Since I was singing Elvis, and I was working for Butch, I had been gaining an education on Rock and Roll music.  Now I am not talking about the crap that came out after 1964, but the heart and the roots of Beale Street, New Orleans, Phildelphia, I mean good old rock and roll.  I was just learning names like Bo Diddley and Richard Penniman and Danny and the Juniors.  Butch was and still is a huge fan of Antoine aka Fats Domino.  Well to my good fortune in the summer of 1973, a movie hit the market called “Let the Good Times Roll.” 

 

If my memory serves me right Butch, Deb and I went to see this great documentary at the original Edwards Theater on Adams in Costa Mesa.  If it is the place, it has some cool cinema history.  James Edwards II retired to Newport Beach in the 60s after making a not so small fortune in the theater business in Los Angeles.  He started in the 30’s.  He put a lot on the line convincing film distributors that he could get Orange County on the map for first release films outside of LA.  His early big gamble was a personal guarantee to MGM for 75,000 dollars for the first run of “Dr.

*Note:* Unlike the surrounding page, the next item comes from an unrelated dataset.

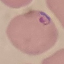

malaria status = parasitized
capture = smartphone camera at the microscope eyepiece
preparation = thin blood film
stain = Giemsa
image type = cell patch, automatically extracted from a larger field of view and resized to 64 × 64 pixels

Zhivago” in 1965.  That success and other lead to the empire of Edwards Cinema that came to end in 2000 when it reached it peak of 850 screens in 90 cities.  Over expansion lead Edwards into bankruptcy.  Ironically enough, Jack Coffee, an acquaintance of mine was put in charge of Edwards post bankruptcy and was very involved in the sale of Edwards to the Regal Cinema group.

 

Well, in 1973, Edwards One as it was called was a classic old lady of the cinema, but it was an old lady.  We watched the movie and it was great.  I got to see live performance of many of the artist Butch had told me about and I had read about.  It was clear to see from some of the off stage clips that many of these people were simple and beat up from years on the road and all the trials and tribulations of being a rock and roller for twenty years.  Some of the high lights were watching Bo Didley stuffing his face with Fried Chicken and actually watching Chuck Berry do the “duck walk” for my first time observing.  Way Cool, and a life experience.

 

When the film was finished, everyone was making they’re way out the back of Edwards One like salmon spawning out into the back parking lot.  As one who even at the young age of 17, I tried to avoid crowds and lines and don’t like them to this day, I was anxiously looking forward to getting out of the theater.  It was a matinee and I know this as the door was allowing brilliant southern California sunshine into the musty old theater.  As we got closer and closer to the exit, I could see the bright sunlight, causing me and everyone to squint.  Once we hit the platform out side the back of the theater with dozens of movie goers all around, I remember the great part of the movie with Ray Charles and his unforgettable “What I’d Say”.  Well I grabbed Butch’s arm and began to swing my head back forth and yell at the top of my lungs, “Who’d a tought to take a bline man to da movies?  Tank you Mr. Stubinger Thank you and God Bless.  That’s right everybody dis man be takin a blin man to da movies and I can’t say enough thank you Lordy Lordy?”  The whole while Butch and Debbie were trying to escape from me but I was latched onto Butch’s arm.  There was no way he was going to abandon this sightless man’s side.  All through the parking lot on the way to car.  “Who da tough to take a bline man to da theater, thankya thankya.”